The song only lasts for two verses, but that’s all it needs. He’s taken a couple of good swings and hasn’t yet reached base, but he sure hasn’t struck out either. He’s one pitch away from making contact in what feels like a hitter’s count, and everybody’s rooting for them to score, even Willie Mays perhaps.
“White Night, Big City”
The song sounds flattened, compressed, detached, as if watching the riots on a 1979 TV screen and hearing it through a speaker rather than being there. Every song on “Temple Beautiful” so far has us tasting the City, smelling the City, stepping in the City and scraping the City off our shoes. But we’re indoors now, kicking up our stocking feet, twisting open a cold one and watching the City through the filter of the evening news.
For San Franciscans, the footage of Dianne Feinstein staring misty-eyed into the camera and announcing to audible gasps that George Moscone and Harvey Milk had been shot and killed and that Supervisor Dan White was the shooter was like hearing the news that John Kennedy had been assassinated. You would always remember where you were at that moment, and life would never quite be the same from then on.
The liner notes say that this song is dedicated to the memory of Harvey Milk and George Moscone. Yet, the emotional impact of those two’s deaths seems to have been placed way back onto the album’s second track, “Castro Halloween,” whose opening line is a plaintive “When the shots rang out and two men died, you took off your mask just to see me cry…”
It is true that people were shot during the notorious Castro Halloween incidents of recent years, but none fatally. In a San Francisco context, shots ringing out, two men dying and people crying usually means Moscone/Milk.

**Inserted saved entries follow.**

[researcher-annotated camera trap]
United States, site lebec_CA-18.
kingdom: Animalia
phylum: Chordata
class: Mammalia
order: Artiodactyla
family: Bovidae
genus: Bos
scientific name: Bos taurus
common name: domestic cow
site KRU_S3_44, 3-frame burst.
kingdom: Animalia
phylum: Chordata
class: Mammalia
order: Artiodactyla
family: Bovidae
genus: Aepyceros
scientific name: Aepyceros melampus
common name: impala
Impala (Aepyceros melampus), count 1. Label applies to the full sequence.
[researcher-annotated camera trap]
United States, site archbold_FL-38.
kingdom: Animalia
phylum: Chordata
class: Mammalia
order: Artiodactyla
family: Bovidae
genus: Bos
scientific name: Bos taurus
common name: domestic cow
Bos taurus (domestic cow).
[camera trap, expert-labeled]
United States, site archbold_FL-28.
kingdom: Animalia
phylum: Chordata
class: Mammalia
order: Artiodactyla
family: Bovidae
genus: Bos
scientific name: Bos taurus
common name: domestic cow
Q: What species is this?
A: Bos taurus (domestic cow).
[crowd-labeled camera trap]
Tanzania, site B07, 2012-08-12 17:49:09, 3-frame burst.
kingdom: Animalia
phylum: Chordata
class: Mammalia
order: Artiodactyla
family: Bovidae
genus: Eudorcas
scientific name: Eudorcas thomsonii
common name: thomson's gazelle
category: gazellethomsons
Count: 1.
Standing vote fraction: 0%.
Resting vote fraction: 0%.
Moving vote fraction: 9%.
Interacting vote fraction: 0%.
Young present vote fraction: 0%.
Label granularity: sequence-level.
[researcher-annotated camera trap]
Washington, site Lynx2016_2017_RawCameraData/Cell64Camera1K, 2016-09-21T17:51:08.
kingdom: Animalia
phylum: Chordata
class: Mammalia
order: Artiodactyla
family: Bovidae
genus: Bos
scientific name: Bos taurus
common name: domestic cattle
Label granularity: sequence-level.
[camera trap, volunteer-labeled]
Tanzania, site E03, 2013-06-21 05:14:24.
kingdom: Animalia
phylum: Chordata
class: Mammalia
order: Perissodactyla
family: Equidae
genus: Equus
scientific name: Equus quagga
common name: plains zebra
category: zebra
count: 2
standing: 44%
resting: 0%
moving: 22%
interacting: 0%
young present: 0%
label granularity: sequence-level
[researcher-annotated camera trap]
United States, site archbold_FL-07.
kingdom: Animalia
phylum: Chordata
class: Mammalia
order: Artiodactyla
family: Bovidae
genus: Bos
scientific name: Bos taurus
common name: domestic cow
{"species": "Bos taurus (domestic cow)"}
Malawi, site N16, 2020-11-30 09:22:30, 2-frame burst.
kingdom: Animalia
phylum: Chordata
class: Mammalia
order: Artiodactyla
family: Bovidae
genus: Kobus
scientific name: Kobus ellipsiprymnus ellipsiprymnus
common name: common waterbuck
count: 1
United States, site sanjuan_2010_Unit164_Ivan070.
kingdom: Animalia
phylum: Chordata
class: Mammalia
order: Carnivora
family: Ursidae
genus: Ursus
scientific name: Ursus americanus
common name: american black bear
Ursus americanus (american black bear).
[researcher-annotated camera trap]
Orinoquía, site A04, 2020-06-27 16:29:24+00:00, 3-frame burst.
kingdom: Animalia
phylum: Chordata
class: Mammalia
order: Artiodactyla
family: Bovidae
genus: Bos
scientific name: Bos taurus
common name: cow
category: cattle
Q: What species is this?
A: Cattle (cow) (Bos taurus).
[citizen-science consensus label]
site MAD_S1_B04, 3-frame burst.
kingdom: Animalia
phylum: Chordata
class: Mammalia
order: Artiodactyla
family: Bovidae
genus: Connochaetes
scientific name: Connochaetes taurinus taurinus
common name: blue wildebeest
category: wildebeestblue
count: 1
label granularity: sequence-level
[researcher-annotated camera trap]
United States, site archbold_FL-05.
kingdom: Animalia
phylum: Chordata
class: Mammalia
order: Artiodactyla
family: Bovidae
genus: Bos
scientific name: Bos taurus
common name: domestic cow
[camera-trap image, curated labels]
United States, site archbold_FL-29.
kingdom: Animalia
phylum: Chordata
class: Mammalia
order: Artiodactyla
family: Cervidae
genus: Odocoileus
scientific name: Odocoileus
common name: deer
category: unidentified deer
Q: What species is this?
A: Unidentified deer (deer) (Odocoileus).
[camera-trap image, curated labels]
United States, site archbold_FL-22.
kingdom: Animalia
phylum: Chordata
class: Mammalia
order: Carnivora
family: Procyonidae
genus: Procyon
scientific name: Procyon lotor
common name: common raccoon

But by 1979, a year after the killings, people are no longer saddened at that news. Instead they are cynical and outraged by the latest news: That Dan White had been acquitted of murder thanks to the notorious “Twinkie Defense.”
“Castro Halloween” captures the raw emotion of Milk and Moscone’s double-murder, while “White Night Big City” reminds us that revenge is a dish best served cool. “WNBC” starts off calm and collected, and never really breaks into a sweat. Instead, archival audio news footage is fed into the mix, increasing steadily as the song progresses, until the music is entirely subsumed by the audio feed and we are once again in our living rooms, with our feet up and the news on, watching history being made on the streets of San Francisco.
WNBC sounds cool and detached because this song ostensibly about rioters and vandals is actually the story of leveler heads prevailing. The madness wasn’t the actions of the White Night rioters, it was the actions of Dan White. The madness was the successful Twinkie defense as well as the sounds of approval that greeted the verdict in some quarters, not the civil disobedience that followed.
White Night was a measured response to all this madness; a bare-knuckled middle finger served up dry and with an extra twist. Dan White may have taken out two good men in the prime of their lives, but the Castro batted last, and the flag still flies to prove it.